In the words of Peter Pan, “just a bit of pixie dust” can make pretty much anything happen, even the wobbly transition from college student to working adult. Aside from pixie dust, there’s a list of sometimes stodgy nouns that are necessary partners to that ever elusive pixie dust: grit, passion, determination, perseverance, trust, and patience. With my newly minted B.A., I had everything above (except patience) when I relocated to Washington, D.C. almost four years ago now. Yet there was one thing I had to find through experience:
Invest in people who invest in you.
Before diving in to why this mantra works, let’s take a closer look: investing is a verb. Meaning, you will need to act before doing anything else, as venting doesn’t solve anything (though it can be a necessary intermediate step in problem-solving). Think of your career as an investment portfolio: do research, create long and short-term goals, and have a strategy in place. It doesn’t hurt to do a bit of research to find a great fit, either.

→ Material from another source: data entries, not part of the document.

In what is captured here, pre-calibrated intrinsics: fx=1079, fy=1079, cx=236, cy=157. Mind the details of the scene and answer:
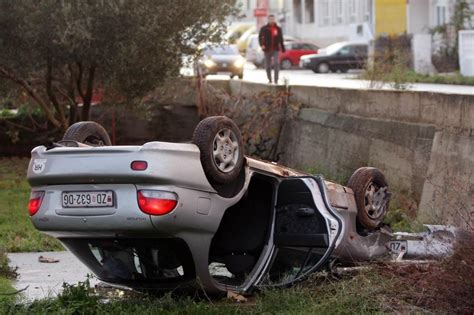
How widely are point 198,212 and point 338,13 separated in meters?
61.2

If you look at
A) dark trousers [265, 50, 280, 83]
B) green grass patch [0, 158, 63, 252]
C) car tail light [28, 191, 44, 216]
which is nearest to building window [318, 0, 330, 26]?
dark trousers [265, 50, 280, 83]

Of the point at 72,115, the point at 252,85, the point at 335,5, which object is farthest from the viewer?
the point at 335,5

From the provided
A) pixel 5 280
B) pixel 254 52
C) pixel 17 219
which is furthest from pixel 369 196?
pixel 254 52

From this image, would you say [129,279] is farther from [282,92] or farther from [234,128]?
[282,92]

One reason I love this saying is because it applies to any relationship: I focus here on employer/employee, but it can also apply to friendships and romantic relationships. It can also change or evolve over time – investing in an employer isn’t just clocking in and out on time each day. It’s representing your company no matter if you’re on company time or not, looking for new talent to bring in, and being an active alumnus when you do choose to move on from the company.
Someone investing in you can mean so many different things besides a bimonthly paycheck: it can mean someone investing time to be a mentor, the company offering these free perks you hear so much about (free coffee and ping pong tables, anyone?), or the company offering paid maternity or paternity leave. There are so many interpretations to investing; as you grow older, the meaning will change with you.
After you move on to another company, the investment doesn’t have to stop. Your company can give you a glowing recommendation, and you can continue to speak honestly about your time at the company. If the investment portfolio was a right fit for the both of you, there will only be positive gains from each side.